SELECTED EXTRACT -
===
# Lyft pin drop issue is it a scam on pax?



## pushye (Jul 14, 2015)

ive had many pax complain to me about me starting trips early..
but what they dont understand is with lyft,, all i do is say that i have arrived .. thats it
if you use the pin drop and you arnt where it placed the pin then once the driver getts to the location the trip will automatically start ..... unlike with uber that has a i arrived and a start trip button, lyft just has a i arrived button that sometime triggers on its own .... this is the feedback summary i got..... as you can see she had every intention on making the driver wait.. instead of being ready then ordering the service ... she orders the ride then wants to get ready ... for some reason she still gave me 4 stars....
just had another pax today say i stole a dollar because when i got to where she dropped the pin it sent her the trip has began text and she was 2 block away ...she called mei offered to come to her location she said no she will walk to me i tried to explain to her that its better to type in the adress closes to her instead of using the drop pin feature....
another problem with lyft is they dont allow the pax to change the pick up location, it only allows them to cancel the ride (with a fee)
now either lyft does this on purpose and makes it look like its the driver scaming the pax (what most pax think) or there is a major glitch in the pax app { if they got 100k drivers, and they are getting a 1$ everytime this is hapening even if its just the 20% they get that major bread over time...ijs}

my issue is why do i have to suffer form this as a driver.. my stars are low as hell and all with the same complaint...


----------



## urdead (Jul 15, 2015)

after you press arrived on your lyft app, the system starts to count down (1 or 2 minutes i cant remember) and it starts the ride. The rider will receive a notification that the ride has started. I had more than a few rider asked me that. I just tell them I have no power to start your ride, you can email lyft. As for that comment from your rider, just ignore it.


----------



## Mr. T (Jun 27, 2015)

Had a chick do that the other night. She wouldn't stop going on about it, so I kicked her ass out


----------



## KMANDERSON (Jul 19, 2015)

pushyeater said:


> ive had many pax complain to me about me starting trips early..
> but what they dont understand is with lyft,, all i do is say that i have arrived .. thats it
> if you use the pin drop and you arnt where it placed the pin then once the driver getts to the location the trip will automatically start ..... unlike with uber that has a i arrived and a start trip button, lyft just has a i arrived button that sometime triggers on its own .... this is the feedback summary i got..... as you can see she had every intention on making the driver wait.. instead of being ready then ordering the service ... she orders the ride then wants to get ready ... for some reason she still gave me 4 stars....
===
STORED DATA -
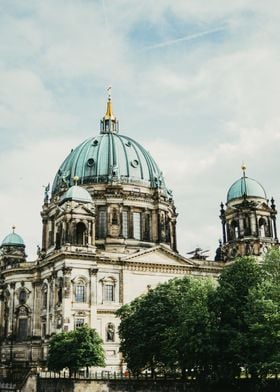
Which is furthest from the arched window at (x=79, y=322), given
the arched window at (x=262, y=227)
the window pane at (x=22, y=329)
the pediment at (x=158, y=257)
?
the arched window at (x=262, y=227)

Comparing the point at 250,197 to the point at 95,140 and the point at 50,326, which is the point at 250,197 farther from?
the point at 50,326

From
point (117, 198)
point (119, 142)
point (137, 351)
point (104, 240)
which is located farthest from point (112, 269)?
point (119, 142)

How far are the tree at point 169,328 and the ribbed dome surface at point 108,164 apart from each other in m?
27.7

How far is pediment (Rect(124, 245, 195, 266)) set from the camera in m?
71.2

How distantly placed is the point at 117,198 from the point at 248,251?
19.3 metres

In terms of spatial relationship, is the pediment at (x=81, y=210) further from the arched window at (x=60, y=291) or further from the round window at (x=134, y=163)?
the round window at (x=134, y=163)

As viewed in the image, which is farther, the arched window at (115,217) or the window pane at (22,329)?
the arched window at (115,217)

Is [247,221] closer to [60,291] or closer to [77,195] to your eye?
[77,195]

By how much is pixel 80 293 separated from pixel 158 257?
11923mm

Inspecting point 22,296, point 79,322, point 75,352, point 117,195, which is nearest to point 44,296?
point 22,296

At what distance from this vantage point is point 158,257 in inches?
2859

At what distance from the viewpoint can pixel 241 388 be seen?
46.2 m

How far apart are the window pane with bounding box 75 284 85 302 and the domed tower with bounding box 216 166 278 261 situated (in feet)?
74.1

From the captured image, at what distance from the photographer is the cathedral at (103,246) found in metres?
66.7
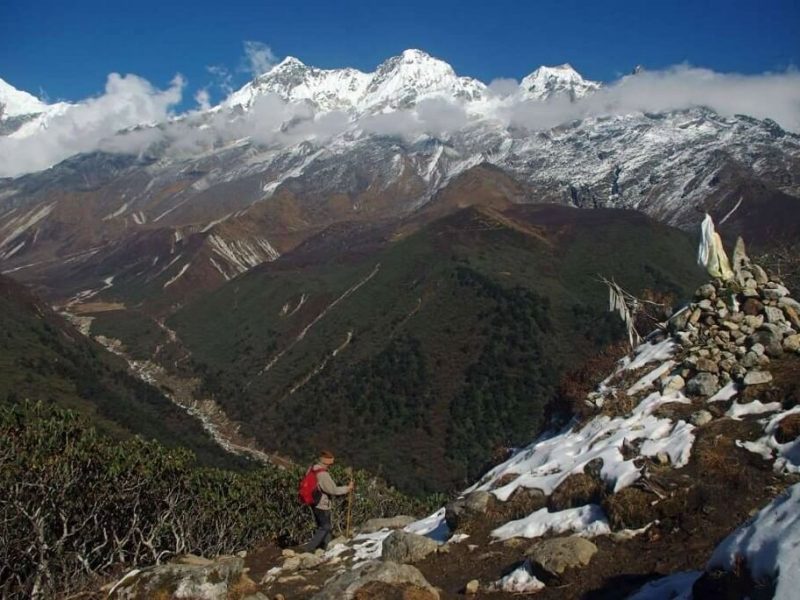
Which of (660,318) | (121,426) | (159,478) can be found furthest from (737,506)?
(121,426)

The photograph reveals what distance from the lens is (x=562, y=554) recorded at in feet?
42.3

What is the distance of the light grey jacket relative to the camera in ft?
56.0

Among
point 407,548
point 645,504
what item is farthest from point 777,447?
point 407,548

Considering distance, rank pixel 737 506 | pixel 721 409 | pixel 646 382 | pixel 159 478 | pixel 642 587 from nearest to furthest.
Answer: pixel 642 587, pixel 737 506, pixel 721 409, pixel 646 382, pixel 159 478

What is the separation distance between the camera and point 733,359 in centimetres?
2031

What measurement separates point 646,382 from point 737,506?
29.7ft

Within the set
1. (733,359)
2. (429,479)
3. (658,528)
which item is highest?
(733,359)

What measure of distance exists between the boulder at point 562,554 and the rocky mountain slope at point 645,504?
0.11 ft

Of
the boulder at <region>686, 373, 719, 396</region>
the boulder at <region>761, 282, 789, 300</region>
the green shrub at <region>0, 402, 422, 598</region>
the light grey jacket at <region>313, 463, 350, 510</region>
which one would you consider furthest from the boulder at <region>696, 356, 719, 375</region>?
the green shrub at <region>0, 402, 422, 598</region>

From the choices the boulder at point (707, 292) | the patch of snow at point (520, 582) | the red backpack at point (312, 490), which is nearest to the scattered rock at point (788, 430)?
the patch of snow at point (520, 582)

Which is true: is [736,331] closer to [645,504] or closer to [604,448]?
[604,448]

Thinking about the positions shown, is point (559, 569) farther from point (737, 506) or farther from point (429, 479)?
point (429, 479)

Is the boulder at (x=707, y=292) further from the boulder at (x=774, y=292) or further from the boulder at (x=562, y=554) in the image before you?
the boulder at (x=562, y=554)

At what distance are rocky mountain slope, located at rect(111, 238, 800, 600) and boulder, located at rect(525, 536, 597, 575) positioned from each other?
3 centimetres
===
TO DO -
In the forum thread about Lyft's pin drop, what can a passenger do instead of changing the pickup location?

RESPONSE -
Only cancel the ride, and that comes with a fee.